Economie / 3 minutes de lecture

L'immobilier autrement

L'immobilier autrement

Aujourd'hui, on laisse bien souvent plusieurs maisons derrière soi avant de pouvoir trouver la sienne. Nous sommes la génération du changement. En quête de rêve, d'évasion, d'émotions.

Nos souvenirs d'enfance se sont nourris de la grande maison de pierres bâtie par nos grands-parents au début du siècle dernier. Des murs épais. Une construction solide. Solide comme leur vie. Sans trop de place pour le changement. Sans place non plus pour le rêve ou l'évasion. Ni même la fantaisie. Une maison sécurisante. Une de celle qui résiste au temps, aux catastrophes naturelles, aux pas d'une famille nombreuse, aux cris et aux rires des enfants, aux drames de la vie, et au bonheur simple. Une maison construite à la sueur des fronts, dont les briques ont été payées avant de les poser, pour la famille, et les générations suivantes. Un bien transmis comme le plus précieux des cadeaux.

Un toit. Des murs. Un héritage.

« Alors vous bâtissez des maisons, parce que les pierres, elles, durent. »

Jean Anouilh

Nos parents, eux, ont effleuré une part de rêve. Ils se sont offerts le ’’privilège’’, voir le ’’luxe’’, de se choisir d'autres murs pour installer leur famille. Un endroit neuf, comme leur histoire. Ils ont contracté un emprunt, flirté avec le risque, veillant néanmoins à rester maître d’une certaine sécurité financière.

La grande maison de pierres, ils l'ont gardée ou vendue, c'est selon. Nourrissant encore un espoir de ’’transmission’’ pour leurs enfants : inculquer les valeurs d'antan et ancrer des racines. Sachant pertinemment que l'avenir de la génération du milieu se tracerait sans doute ’’Ailleurs’’.

Les murs se sont faits moins épais, un peu moins solides peut-être. Suffisamment toutefois pour résister à leur vie à eux. Le jardin, un peu moins grand. Les arbres, moins nombreux.  Les vignes, moins étendues. Pour se laisser un peu de temps. Oser un peu de cet "Ailleurs" aussi, juste de temps en temps.

« Le privilège, voir le luxe, de se choisir d'autres murs. Un endroit neuf, comme notre histoire. »
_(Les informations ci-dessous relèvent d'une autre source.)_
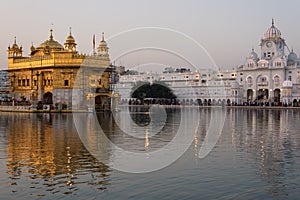 The Golden Temple at Amritsar, Punjab, India, the most sacred icon and worship place of Sikh religion. Sunset light reflected on l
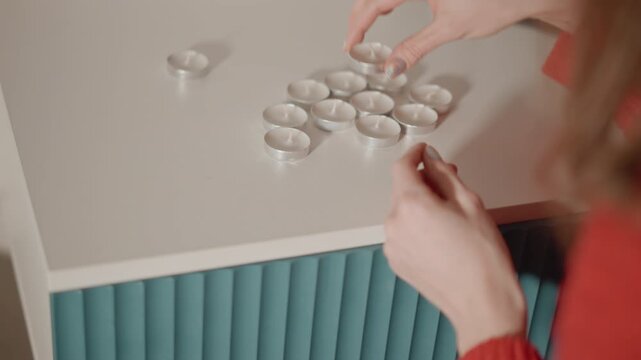 High angle close view shows hands sorting white round pills on pale countertop beside teal fluted cabinet, with careful counting, stacking, and placing actions over scattered tablets nearby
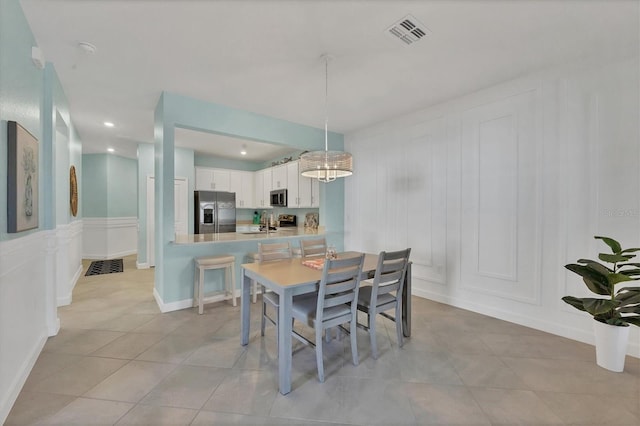 dining room with recessed lighting, light tile patterned flooring, visible vents, and a decorative wall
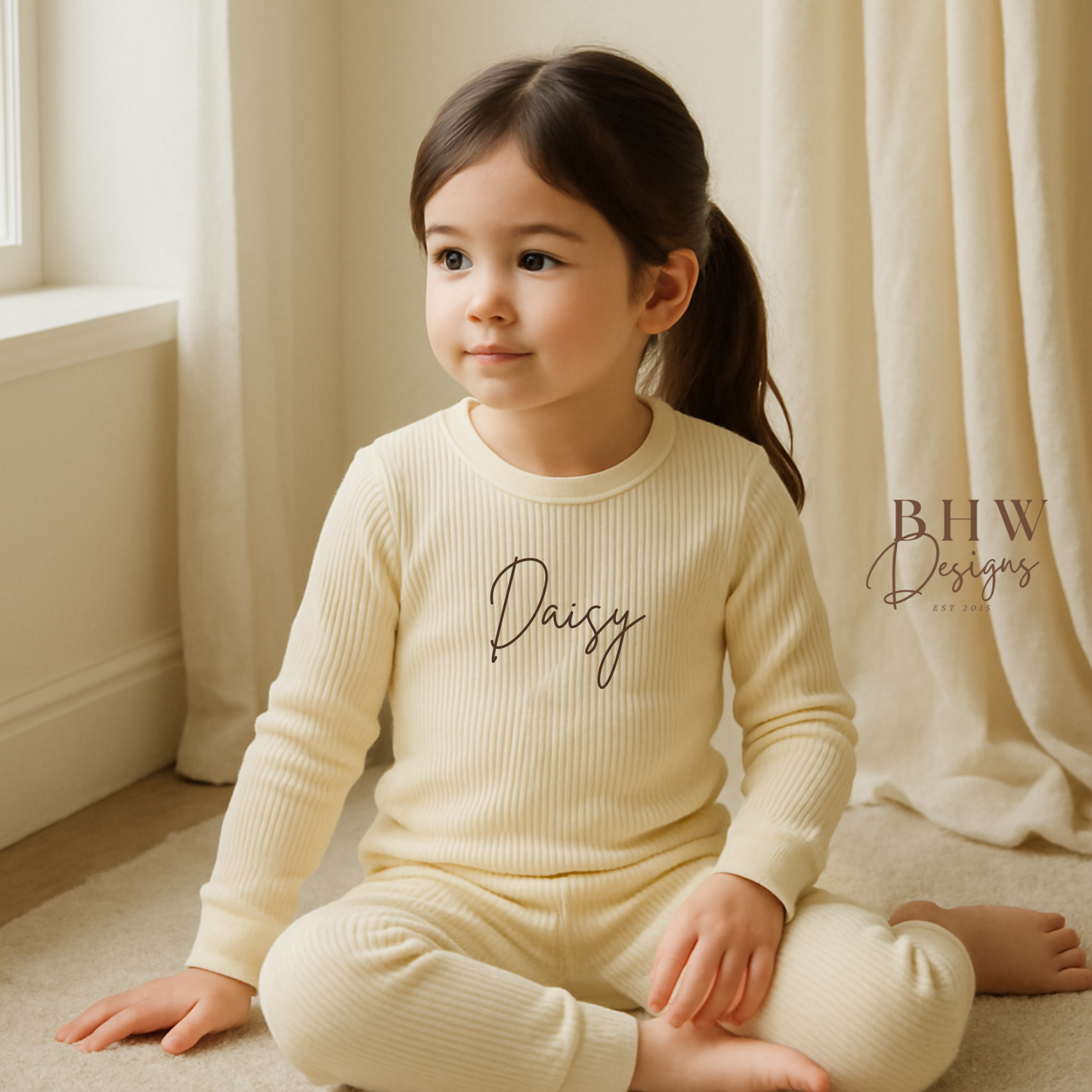 Child wearing a cream-colored outfit with 'Daisy' printed on it, sitting in a softly lit room.
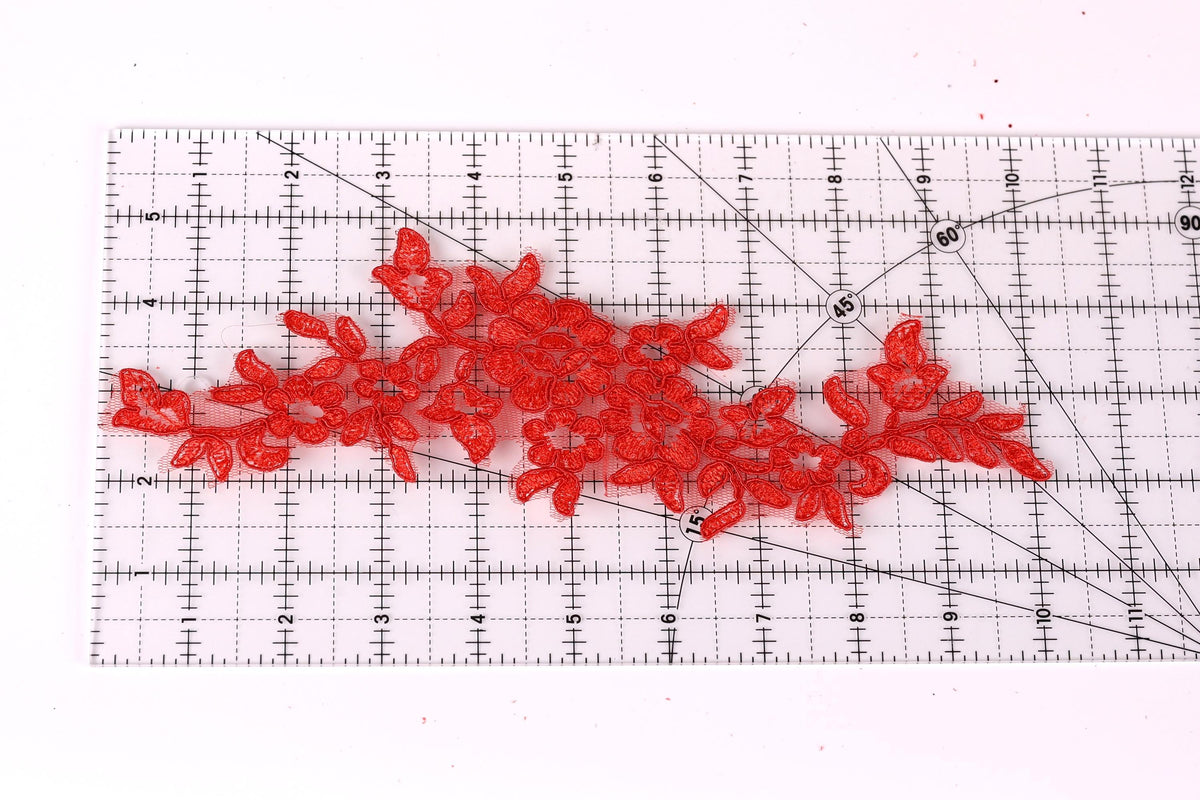 a clear ruler with red floral embroidery pieces placed on it.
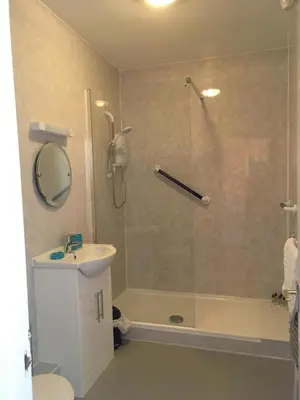 a bathroom with a shower and a toilet and a sink at Min y Mor Hotel in Barmouth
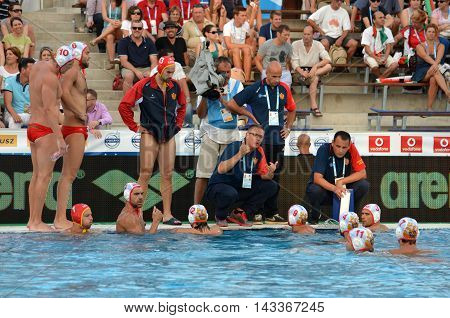 Budapest, Hungary - Jul 17, 2014. Montenegro's PEROVIC Ranko head coach talking about the tactics. The Waterpolo European Championship was held in Alfred Hajos Swimming Centre in 2014.
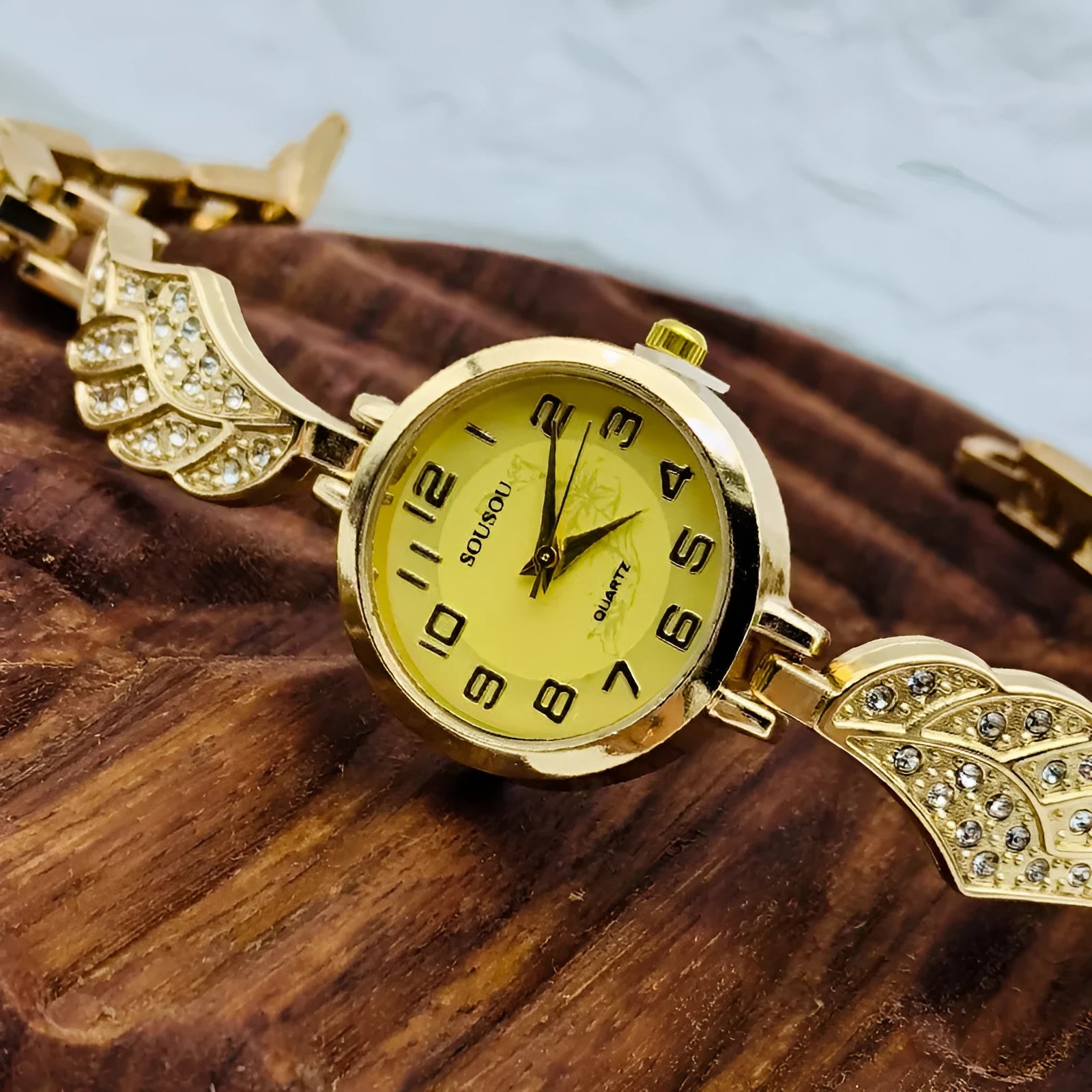Ladies stainless steel watch with round dial and 9mm thickness in gold, black gold, or white gold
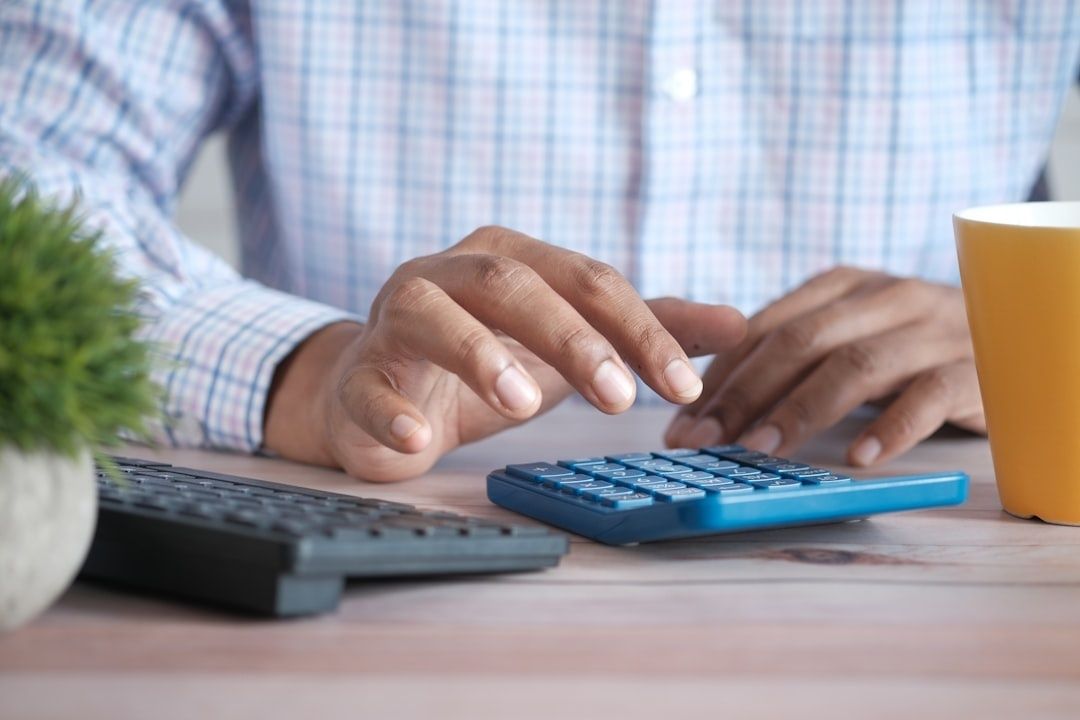 Person räknar på kalkylator vid skrivbord, relevant för bilfinansiering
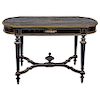 CENTER TABLE. FRANCE, CIRCA 1900. Napoleon III Style. Ebonised wood with brass, ivory and mother-of-pearl details. 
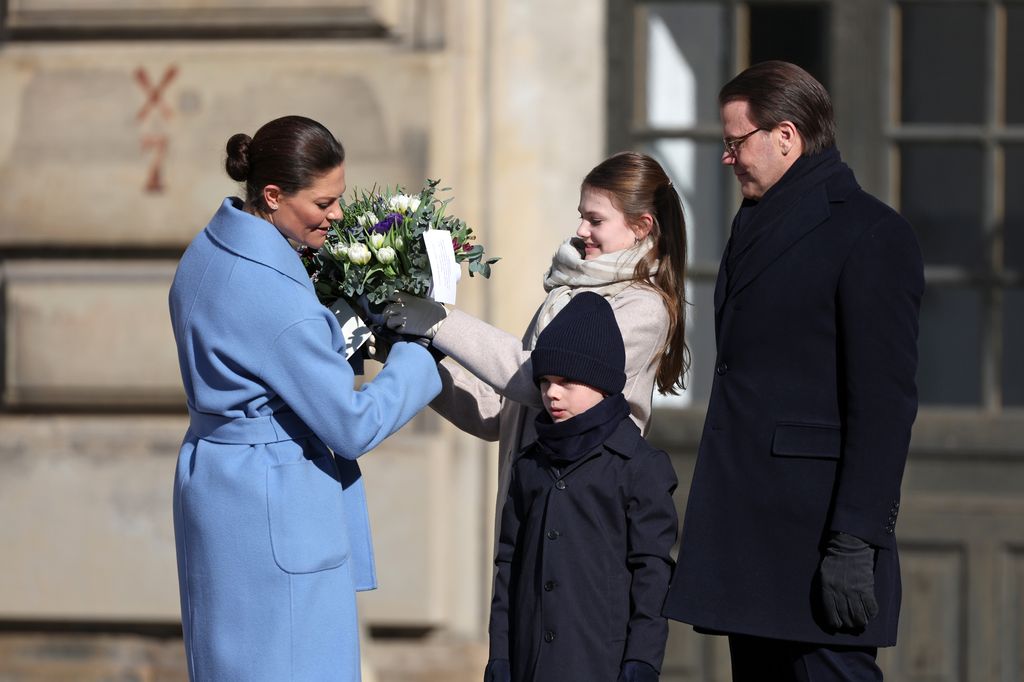 Princesa herdeira Victoria com casaco azul celeste entregando flores para Estelle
Deux générations plus tard, quelques 100 ans de plus, nous sommes les petits-enfants, ou arrières petits-enfants qui jouaient à cache-cache entre les arbres fruitiers et le potager, courant dans les lignes de la vigne. Ceux-là même qui dévoraient à pleines mains les fruits du jardin, qui rentraient se mettre au chaud au coin du feu, les pieds terreux et le sourire heureux, les souvenirs dans la peau, devant un morceau de tarte tout juste sortie du four ... loin, très loin des soucis de leurs aïeux.

Ces petits-enfants, c'est Nous.

La génération 2.0. Celle du progrès, du virtuel et du zapping. Du consumérisme. D'une certaine vie par procuration. D'indépendance. De possession mais aussi de vagabondage. Abandonnant peu à peu cette quête de pouvoir financier pour une certaine forme de luxe absolu : un peu plus de temps et de liberté. Cherchant à privilégier la part de rêve, d'évasion et d'émotions.

De nos aïeux nous avons gardé ce besoin de ’’construire’’, de nous poser. Pourtant, nous sommes la génération du changement. Nous ne nous contentons plus d'un seul métier, d'un seul lieu de vie. Redevenus nomades au gré des bouleversements de l'existence. Des familles qui se font, se défont et se reconstruisent. Tout comme une maison.

« Sans la maison,
l'Homme serait un être dispersé.
Elle le maintient à travers
les orages du ciel et de la vie. »

Gaston Bachelard, La Poétique de l'Espace

La maison, ’’quatre murs tel un corps extérieur’’ qui contient nos émotions. S’y sentir bien pour rêver d’Ici et d’Ailleurs dans un certain éloge du temps.